Reputation: 137
I am drag and drop a heavy image (95729 kb) in my RichTextBox. But memory usage is so incomprehensible: Why it stores more than 700 mb?
My Drag and Drop code:
private void RtbEditor_PreviewDrop(object sender, DragEventArgs e)
{
if (e.Data.GetDataPresent(DataFormats.FileDrop))
{
string[] files = (string[])e.Data.GetData(DataFormats.FileDrop);
if (files != null && files.Length > 0)
{
foreach (var file in files)
{
// Filter out non-image files.
if (IsValidImageFile(file))
{
BitmapImage bitmap = new BitmapImage();
bitmap.BeginInit();
bitmap.UriSource = new Uri(file, UriKind.Absolute);
bitmap.EndInit();
Image image = new Image();
image.Source = bitmap;
var container = new InlineUIContainer(image, rtbEditor.CaretPosition);
rtbEditor.CaretPosition = container.ElementEnd;
}
}
}
}
}
For image check, I took only image header: Check only header What am I doing wrong?
Upvotes: 4
Views: 356
Reputation: 1883
You definitely don't need that much of pixels. Just set BitmapImage.DecodePixelHeight
or BitmapImage.DecodePixelHeight
to appropriate value between BitmapImage.BeginInit()

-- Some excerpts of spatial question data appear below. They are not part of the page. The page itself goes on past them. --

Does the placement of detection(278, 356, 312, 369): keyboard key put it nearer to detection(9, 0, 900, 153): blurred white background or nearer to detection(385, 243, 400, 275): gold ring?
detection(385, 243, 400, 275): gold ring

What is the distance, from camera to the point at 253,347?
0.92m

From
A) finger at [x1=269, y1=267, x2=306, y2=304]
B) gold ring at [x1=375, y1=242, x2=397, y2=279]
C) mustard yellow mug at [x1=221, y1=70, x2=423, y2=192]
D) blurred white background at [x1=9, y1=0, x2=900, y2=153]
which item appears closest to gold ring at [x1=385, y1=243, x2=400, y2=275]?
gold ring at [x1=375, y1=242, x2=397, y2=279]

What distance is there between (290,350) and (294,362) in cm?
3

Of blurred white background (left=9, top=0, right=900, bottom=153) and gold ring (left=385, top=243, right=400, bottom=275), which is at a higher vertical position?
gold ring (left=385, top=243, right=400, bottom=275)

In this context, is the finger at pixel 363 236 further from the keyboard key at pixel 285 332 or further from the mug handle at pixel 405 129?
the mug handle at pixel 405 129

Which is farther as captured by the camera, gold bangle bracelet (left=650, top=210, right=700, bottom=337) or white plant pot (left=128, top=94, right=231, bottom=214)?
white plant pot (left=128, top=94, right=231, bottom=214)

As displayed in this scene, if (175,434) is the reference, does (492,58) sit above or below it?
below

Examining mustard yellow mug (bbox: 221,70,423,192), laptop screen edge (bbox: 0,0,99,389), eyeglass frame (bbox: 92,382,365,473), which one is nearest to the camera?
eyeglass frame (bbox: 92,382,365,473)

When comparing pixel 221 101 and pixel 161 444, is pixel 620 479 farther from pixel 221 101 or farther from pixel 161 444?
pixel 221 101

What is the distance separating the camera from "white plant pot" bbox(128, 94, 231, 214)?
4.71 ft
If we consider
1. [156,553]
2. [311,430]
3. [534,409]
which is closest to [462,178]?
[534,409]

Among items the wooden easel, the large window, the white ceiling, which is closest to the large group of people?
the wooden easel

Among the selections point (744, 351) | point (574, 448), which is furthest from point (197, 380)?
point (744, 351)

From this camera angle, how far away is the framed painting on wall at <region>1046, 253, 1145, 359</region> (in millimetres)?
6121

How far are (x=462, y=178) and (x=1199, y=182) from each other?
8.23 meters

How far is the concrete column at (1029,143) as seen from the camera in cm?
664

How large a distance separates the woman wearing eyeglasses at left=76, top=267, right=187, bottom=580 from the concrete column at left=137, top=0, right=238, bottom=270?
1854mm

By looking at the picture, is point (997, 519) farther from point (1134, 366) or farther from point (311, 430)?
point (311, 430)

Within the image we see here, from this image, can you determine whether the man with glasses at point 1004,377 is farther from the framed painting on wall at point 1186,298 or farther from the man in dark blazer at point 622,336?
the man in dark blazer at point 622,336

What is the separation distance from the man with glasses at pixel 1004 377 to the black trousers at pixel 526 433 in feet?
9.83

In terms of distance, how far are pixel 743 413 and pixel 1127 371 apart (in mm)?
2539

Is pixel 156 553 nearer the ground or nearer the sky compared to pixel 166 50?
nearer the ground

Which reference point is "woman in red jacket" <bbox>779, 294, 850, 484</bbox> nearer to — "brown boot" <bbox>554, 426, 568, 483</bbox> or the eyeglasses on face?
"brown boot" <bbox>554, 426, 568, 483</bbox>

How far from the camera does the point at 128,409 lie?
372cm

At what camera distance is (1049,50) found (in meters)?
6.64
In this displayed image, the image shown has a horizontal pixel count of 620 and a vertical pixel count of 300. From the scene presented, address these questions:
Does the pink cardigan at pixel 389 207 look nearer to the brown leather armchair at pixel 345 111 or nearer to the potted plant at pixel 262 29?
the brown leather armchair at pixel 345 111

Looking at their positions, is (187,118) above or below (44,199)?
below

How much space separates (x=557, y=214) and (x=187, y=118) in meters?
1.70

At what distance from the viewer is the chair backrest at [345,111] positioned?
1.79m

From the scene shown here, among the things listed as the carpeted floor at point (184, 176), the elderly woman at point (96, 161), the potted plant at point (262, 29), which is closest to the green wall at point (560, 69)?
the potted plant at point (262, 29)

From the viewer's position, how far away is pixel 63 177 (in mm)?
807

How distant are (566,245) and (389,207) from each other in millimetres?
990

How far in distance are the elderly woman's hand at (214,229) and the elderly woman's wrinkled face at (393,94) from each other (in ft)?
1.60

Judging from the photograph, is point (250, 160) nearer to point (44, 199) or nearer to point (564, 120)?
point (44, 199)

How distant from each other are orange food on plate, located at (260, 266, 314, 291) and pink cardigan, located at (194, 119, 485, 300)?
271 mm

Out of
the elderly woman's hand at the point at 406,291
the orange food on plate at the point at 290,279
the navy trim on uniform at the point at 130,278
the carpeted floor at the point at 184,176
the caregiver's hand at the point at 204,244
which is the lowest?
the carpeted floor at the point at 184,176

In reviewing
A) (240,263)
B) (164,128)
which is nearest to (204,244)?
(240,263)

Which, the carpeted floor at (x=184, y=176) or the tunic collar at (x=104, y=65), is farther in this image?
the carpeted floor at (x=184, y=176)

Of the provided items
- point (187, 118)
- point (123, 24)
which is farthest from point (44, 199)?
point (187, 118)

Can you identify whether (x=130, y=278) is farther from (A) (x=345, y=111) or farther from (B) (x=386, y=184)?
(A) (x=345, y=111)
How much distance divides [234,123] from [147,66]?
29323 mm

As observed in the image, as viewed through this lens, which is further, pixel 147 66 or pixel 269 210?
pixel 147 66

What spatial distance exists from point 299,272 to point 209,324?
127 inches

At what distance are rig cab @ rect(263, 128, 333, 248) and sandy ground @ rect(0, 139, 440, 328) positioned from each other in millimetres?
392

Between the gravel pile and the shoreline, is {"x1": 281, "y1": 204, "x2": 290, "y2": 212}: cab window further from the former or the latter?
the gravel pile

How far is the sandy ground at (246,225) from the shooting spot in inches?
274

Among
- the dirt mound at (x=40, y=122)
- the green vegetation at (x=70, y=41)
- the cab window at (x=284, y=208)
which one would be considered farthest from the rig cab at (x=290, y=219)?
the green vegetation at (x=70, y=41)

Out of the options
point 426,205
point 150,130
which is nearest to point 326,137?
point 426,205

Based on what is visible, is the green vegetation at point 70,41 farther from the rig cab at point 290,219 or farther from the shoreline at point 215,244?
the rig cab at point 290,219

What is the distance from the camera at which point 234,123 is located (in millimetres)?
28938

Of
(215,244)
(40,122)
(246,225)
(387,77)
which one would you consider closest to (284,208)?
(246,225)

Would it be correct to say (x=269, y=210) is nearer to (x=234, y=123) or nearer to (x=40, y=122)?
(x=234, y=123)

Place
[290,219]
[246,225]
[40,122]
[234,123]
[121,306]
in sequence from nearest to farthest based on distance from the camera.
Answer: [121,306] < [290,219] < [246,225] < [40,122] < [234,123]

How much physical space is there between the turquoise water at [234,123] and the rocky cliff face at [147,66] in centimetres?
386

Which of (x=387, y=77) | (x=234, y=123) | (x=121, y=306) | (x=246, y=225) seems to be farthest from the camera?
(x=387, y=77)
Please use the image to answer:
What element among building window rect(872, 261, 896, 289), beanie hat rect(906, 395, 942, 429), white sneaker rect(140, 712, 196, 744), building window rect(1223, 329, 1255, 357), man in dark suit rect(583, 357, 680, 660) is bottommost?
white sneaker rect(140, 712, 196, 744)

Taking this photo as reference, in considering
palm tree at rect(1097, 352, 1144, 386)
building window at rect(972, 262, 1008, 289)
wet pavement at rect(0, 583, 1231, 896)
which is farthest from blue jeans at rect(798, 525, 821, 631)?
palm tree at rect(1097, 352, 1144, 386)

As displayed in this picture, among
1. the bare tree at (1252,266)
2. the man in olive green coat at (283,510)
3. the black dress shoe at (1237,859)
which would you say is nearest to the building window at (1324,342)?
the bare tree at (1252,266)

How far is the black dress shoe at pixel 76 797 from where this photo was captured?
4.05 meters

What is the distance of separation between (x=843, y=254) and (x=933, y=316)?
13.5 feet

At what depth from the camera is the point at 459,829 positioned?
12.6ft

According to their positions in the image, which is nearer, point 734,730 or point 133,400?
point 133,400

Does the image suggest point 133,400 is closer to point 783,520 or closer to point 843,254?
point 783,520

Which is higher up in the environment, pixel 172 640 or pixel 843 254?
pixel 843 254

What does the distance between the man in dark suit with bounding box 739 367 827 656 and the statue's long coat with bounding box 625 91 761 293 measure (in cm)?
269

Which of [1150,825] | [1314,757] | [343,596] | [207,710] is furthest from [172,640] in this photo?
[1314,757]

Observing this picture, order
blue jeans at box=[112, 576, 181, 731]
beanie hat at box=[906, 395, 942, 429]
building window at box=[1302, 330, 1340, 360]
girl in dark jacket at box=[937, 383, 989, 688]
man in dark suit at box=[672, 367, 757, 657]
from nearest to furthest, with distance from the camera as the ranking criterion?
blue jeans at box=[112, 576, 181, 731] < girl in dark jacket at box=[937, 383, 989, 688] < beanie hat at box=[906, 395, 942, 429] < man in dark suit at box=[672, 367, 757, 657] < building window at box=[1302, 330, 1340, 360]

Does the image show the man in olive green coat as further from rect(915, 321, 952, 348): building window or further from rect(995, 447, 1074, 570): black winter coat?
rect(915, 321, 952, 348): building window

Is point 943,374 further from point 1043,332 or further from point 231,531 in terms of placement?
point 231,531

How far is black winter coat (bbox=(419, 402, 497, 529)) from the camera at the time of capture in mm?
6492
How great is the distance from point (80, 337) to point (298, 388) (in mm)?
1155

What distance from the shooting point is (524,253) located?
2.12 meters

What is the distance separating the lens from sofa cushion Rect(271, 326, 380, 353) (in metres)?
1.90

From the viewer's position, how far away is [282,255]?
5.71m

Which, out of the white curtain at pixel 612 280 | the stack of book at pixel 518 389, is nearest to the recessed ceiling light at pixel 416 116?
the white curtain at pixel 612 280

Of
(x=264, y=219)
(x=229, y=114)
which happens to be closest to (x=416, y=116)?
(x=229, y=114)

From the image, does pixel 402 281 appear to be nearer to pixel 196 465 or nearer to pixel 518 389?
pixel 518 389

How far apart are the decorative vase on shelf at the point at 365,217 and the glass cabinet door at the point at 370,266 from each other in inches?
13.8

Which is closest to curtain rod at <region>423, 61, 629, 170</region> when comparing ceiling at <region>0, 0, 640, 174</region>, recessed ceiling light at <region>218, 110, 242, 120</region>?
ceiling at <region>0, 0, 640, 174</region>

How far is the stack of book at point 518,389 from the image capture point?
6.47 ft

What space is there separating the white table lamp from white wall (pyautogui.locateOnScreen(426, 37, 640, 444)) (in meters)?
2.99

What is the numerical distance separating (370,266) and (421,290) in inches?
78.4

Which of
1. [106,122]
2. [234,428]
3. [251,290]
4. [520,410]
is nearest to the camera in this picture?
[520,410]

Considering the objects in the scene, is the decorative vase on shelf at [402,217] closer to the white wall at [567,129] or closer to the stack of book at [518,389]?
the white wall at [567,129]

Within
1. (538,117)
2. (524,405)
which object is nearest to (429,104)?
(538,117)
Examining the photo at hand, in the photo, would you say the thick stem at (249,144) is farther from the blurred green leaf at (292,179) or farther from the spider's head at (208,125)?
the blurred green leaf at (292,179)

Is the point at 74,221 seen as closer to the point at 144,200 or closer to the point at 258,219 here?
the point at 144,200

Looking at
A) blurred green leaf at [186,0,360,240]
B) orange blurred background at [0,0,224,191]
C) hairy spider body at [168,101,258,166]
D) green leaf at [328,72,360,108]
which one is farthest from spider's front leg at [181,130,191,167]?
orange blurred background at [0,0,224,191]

and BitmapImage.BeginInit()
. And don't set both unless you don't care about original aspect ratio.
Upvotes: 1
Reputation: 151730
This heavy image probably has an enormous resolution and uses a format like PNG or JPEG. These formats compress the pixel data to make the final file size smaller. However, in order to render an image, the renderer needs to decompress the image into actual pixels with (A)RGB values.
An uncompressed 3000x3000 image with 32 bits per pixel weighs in at ~ 36 MB. So your image must be even larger.
Why do you want to render such a large image in a textbox anyway?